§ Travail demandé
**1.** Dans l’extrait sur l’usine de Matane, remplacez « mazout » par « charbon » et recopiez le passage qui s’ouvre sur les mots contenant « Pour fournir la » et se ferme sur « mécanique de 51 ans. ».
**2.** Les affirmations suivantes concordent-elles avec l’extrait sur l’usine de Matane ? Pour chacune, répondez par oui ou par non et citez les mots décisifs de l’extrait. (a) L’entreprise compte 104 employés. (b) Smurfit utilisait trois bouilloires au mazout lourd. (c) L’usine produit du carton ondulé.
**3.** Selon l’extrait sur l’usine de Matane, quel poste Eddy Métivier occupe-t-il ?

Les dés étaient pratiquement jetés pour l’usine Smurfit-Stone de Matane. Si elle n’avait pas pris le virage vert, cette entreprise spécialisée dans la production de carton ondulé aurait définitivement fermé ses portes.
Pour fournir la vapeur nécessaire au séchage du carton qu’elle fabrique, Smurfit utilisait depuis toujours deux bouilloires au mazout lourd. « En raison des coûts astronomiques et toujours croissants du mazout, il fallait trouver une solution de rechange. C’était une question de vie ou de mort », souligne Eddy Métivier, directeur Ingénierie de l’entreprise qui compte 104 employés.
« On était très proche du peloton d’exécution. On n’avait pas le choix de s’organiser pour être plus compétitif que les grosses usines de notre secteur et s’élever au rang des meilleures usines du groupe Smurfit-Stone », dit l’ingénieur mécanique de 51 ans.

§ Entrées

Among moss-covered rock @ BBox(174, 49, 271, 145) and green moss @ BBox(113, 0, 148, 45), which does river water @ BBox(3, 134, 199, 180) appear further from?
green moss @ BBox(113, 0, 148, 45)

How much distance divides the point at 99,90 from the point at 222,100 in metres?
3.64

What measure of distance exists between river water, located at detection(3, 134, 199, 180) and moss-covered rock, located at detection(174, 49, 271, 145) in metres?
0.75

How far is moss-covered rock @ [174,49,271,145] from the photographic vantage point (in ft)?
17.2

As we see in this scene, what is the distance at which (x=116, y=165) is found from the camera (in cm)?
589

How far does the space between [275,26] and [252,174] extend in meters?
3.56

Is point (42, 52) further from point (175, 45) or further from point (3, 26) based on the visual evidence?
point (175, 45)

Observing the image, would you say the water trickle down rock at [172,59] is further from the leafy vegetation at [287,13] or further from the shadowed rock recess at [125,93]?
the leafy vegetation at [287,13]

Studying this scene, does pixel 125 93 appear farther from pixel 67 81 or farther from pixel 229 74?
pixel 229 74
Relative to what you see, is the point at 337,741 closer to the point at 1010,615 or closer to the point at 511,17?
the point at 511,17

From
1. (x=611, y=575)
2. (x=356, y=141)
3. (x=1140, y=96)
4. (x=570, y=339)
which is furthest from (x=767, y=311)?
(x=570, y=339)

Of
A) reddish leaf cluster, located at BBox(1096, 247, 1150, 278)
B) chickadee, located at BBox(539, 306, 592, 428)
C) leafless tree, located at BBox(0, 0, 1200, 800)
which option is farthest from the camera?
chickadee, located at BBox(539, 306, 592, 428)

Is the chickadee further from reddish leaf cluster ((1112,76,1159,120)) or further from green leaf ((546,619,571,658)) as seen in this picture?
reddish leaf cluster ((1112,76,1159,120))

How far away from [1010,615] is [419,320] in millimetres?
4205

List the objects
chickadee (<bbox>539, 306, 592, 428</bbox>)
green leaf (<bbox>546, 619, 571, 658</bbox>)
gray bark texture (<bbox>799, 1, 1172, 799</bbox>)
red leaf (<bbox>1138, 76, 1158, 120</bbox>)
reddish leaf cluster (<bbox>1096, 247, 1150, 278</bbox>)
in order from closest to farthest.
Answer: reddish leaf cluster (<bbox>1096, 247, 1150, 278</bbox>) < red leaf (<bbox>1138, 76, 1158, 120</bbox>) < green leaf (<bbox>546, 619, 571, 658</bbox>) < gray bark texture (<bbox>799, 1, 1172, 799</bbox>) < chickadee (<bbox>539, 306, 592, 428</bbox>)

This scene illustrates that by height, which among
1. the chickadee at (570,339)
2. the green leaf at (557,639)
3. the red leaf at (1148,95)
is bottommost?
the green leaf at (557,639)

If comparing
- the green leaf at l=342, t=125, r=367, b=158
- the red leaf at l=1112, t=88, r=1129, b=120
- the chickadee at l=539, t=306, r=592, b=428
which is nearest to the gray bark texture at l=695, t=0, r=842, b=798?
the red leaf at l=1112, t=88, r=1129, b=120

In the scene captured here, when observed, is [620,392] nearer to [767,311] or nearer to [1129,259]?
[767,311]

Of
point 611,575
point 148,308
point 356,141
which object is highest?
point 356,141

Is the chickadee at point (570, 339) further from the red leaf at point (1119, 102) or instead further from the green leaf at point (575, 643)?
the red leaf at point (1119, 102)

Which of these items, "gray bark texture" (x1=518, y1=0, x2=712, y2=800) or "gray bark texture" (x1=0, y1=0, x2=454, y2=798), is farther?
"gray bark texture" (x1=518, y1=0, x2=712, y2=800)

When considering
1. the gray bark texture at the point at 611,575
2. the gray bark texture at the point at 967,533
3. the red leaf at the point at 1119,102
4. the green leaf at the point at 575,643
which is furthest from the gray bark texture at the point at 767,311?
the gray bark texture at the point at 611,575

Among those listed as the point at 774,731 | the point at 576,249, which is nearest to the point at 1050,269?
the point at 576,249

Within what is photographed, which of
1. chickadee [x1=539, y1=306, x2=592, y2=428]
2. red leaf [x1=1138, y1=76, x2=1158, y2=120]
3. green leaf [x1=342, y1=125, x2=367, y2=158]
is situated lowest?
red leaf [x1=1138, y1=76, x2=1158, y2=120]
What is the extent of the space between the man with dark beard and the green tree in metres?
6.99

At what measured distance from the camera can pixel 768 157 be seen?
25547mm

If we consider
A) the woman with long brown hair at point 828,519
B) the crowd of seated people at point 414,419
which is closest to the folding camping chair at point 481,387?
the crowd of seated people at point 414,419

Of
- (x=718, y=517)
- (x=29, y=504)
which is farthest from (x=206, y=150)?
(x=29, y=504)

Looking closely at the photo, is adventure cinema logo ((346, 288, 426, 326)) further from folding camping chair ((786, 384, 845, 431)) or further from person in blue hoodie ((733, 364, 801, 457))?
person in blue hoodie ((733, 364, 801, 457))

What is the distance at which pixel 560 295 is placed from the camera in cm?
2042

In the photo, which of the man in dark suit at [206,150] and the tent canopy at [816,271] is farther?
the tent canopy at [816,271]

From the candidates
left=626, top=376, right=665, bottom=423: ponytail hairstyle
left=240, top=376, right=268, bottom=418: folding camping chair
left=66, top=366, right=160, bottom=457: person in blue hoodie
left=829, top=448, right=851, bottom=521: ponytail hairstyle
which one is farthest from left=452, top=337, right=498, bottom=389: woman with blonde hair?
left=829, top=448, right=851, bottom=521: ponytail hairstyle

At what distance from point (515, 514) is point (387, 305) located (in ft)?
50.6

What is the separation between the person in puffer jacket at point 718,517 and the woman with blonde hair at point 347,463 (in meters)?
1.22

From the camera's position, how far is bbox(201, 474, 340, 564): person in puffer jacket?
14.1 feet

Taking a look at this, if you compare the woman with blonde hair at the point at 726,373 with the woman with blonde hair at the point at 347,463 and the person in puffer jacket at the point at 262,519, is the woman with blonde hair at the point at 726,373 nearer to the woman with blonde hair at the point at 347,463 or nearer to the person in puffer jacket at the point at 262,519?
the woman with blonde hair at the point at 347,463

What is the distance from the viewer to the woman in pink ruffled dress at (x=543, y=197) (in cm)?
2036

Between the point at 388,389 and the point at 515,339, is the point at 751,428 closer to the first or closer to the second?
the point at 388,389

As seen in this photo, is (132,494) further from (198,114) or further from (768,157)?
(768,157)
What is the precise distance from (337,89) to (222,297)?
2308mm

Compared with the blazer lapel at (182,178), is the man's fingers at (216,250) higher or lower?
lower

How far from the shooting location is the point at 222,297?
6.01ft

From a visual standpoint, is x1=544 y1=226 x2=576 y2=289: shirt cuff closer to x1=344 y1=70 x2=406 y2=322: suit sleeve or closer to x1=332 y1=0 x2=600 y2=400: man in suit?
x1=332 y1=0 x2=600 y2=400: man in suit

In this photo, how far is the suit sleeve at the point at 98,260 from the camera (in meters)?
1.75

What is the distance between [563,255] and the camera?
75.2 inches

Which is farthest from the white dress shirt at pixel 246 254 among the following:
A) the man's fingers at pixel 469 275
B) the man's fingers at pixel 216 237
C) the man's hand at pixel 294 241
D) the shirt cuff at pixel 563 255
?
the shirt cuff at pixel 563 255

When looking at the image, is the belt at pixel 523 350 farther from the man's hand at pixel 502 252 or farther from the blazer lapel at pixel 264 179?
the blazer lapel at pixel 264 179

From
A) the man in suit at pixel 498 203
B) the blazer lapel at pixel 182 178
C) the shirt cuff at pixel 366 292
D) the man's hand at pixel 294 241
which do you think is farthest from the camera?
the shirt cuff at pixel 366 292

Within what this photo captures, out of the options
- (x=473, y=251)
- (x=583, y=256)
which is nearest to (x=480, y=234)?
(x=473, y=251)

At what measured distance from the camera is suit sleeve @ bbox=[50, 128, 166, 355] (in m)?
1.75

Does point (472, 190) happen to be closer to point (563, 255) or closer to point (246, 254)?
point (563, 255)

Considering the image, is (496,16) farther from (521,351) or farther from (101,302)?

§ Résultats des tâches
**1.**
Pour fournir la vapeur nécessaire au séchage du carton qu’elle fabrique, Smurfit utilisait depuis toujours deux bouilloires au charbon lourd. « En raison des coûts astronomiques et toujours croissants du charbon, il fallait trouver une solution de rechange. C’était une question de vie ou de mort », souligne Eddy Métivier, directeur Ingénierie de l’entreprise qui compte 104 employés.
« On était très proche du peloton d’exécution. On n’avait pas le choix de s’organiser pour être plus compétitif que les grosses usines de notre secteur et s’élever au rang des meilleures usines du groupe Smurfit-Stone », dit l’ingénieur mécanique de 51 ans.

**2.**
(a) Oui : « l’entreprise qui compte 104 employés ».
(b) Non : « deux bouilloires au mazout lourd ».
(c) Oui : « spécialisée dans la production de carton ondulé ».

**3.** Il est directeur Ingénierie de l’entreprise.